- _EXTRAIT À LIRE_
******************************

On prend les mêmes et on recommence ? S’entourant à nouveau de l’équipe qui le fit gagner en 2007 – les Emmanuelle Mignon, les Patrick Buisson –, le président-candidat Sarkozy est persuadé que l’élection présidentielle se jouera cette fois encore sur les questions « sociétales ». La crise économique nous l’a fait oublier, mais 2007 ne fut pas seulement une campagne sur le pouvoir d’achat. L’élection de Sarkozy fut d’abord une victoire culturelle obtenue contre la gauche sur le terrain des idées.
Travail, autorité, mérite, identité… Le candidat de 2012 veut renouer le fil de ses promesses. Et regagner la confiance des catégories populaires retournées du côté du Front national de Marine Le Pen.
En période électorale, les électeurs sont invités à y voir clair et la « droitisation » du président en campagne a le mérite de « cliver » les forces en présence. C’est la loi du genre avant le premier tour. Sur les questions du mariage homosexuel et du « droit à l’adoption » qui s’ensuivrait, de la famille, de l’euthanasie, de l’immigration, du vote des étrangers, les deux principaux candidats – ou présentés comme tels – s’opposent.
Si François Bayrou, hésite, empruntant à la droite comme à la gauche, Marine Le Pen dévie peu de la ligne traditionnelle du Front national malgré quelques concessions à la « doxa » dominante. Les Français « préféreront l’original à la copie », pense-t-elle.

******************************

- _DONNÉES FOURNIES_
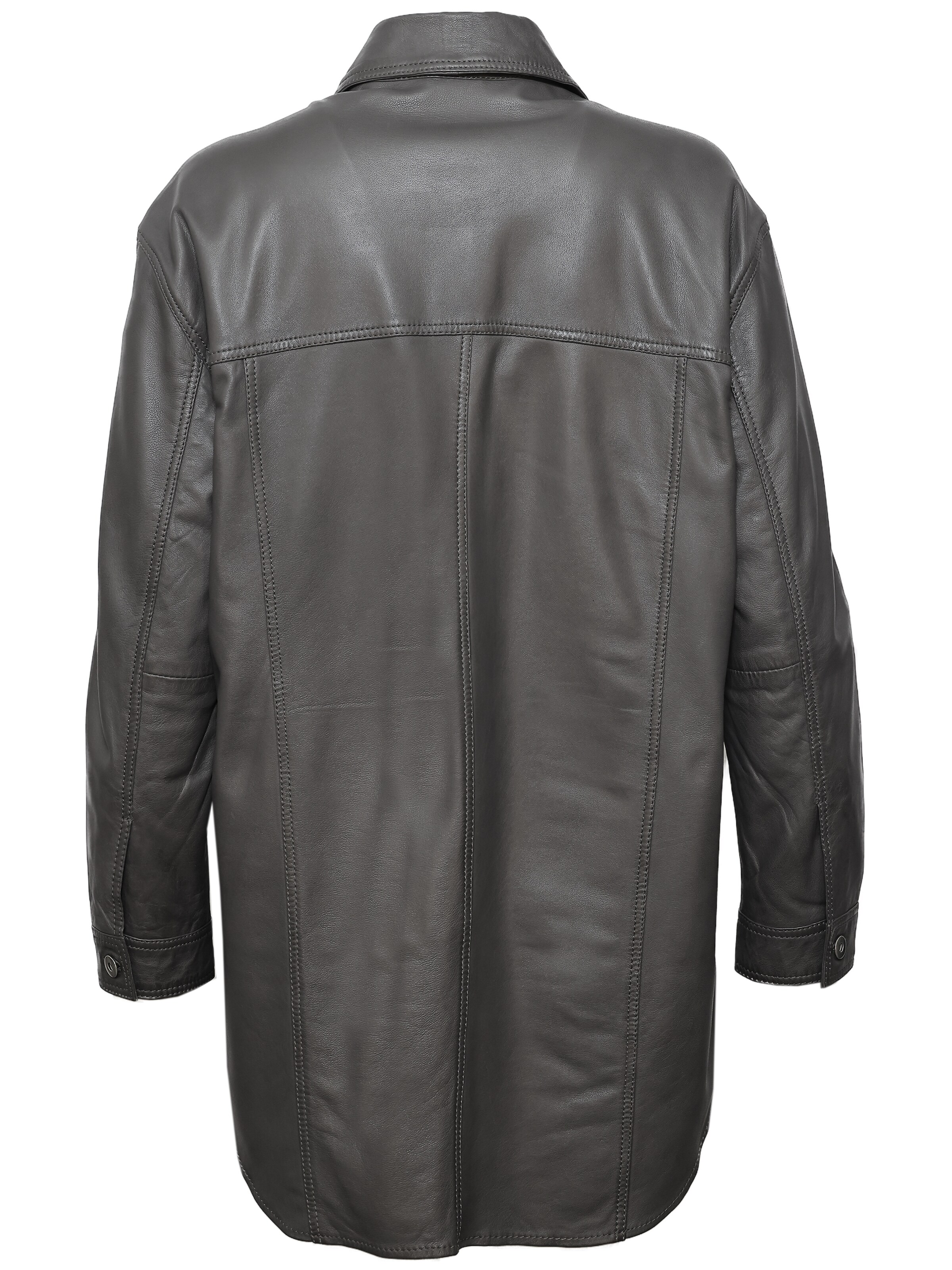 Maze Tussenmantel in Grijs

******************************

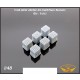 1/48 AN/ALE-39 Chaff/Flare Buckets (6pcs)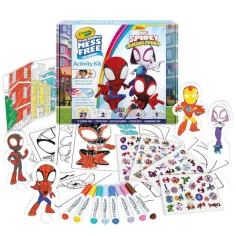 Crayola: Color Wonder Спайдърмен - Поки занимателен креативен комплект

******************************

- _CONSIGNE_
Reproduisez mot pour mot l'extrait sur la campagne présidentielle de Sarkozy en 2012, en entier.

- _CORRIGÉ RÉDIGÉ_
On prend les mêmes et on recommence ? S’entourant à nouveau de l’équipe qui le fit gagner en 2007 – les Emmanuelle Mignon, les Patrick Buisson –, le président-candidat Sarkozy est persuadé que l’élection présidentielle se jouera cette fois encore sur les questions « sociétales ». La crise économique nous l’a fait oublier, mais 2007 ne fut pas seulement une campagne sur le pouvoir d’achat. L’élection de Sarkozy fut d’abord une victoire culturelle obtenue contre la gauche sur le terrain des idées.
Travail, autorité, mérite, identité… Le candidat de 2012 veut renouer le fil de ses promesses. Et regagner la confiance des catégories populaires retournées du côté du Front national de Marine Le Pen.
En période électorale, les électeurs sont invités à y voir clair et la « droitisation » du président en campagne a le mérite de « cliver » les forces en présence. C’est la loi du genre avant le premier tour. Sur les questions du mariage homosexuel et du « droit à l’adoption » qui s’ensuivrait, de la famille, de l’euthanasie, de l’immigration, du vote des étrangers, les deux principaux candidats – ou présentés comme tels – s’opposent.
Si François Bayrou, hésite, empruntant à la droite comme à la gauche, Marine Le Pen dévie peu de la ligne traditionnelle du Front national malgré quelques concessions à la « doxa » dominante. Les Français « préféreront l’original à la copie », pense-t-elle.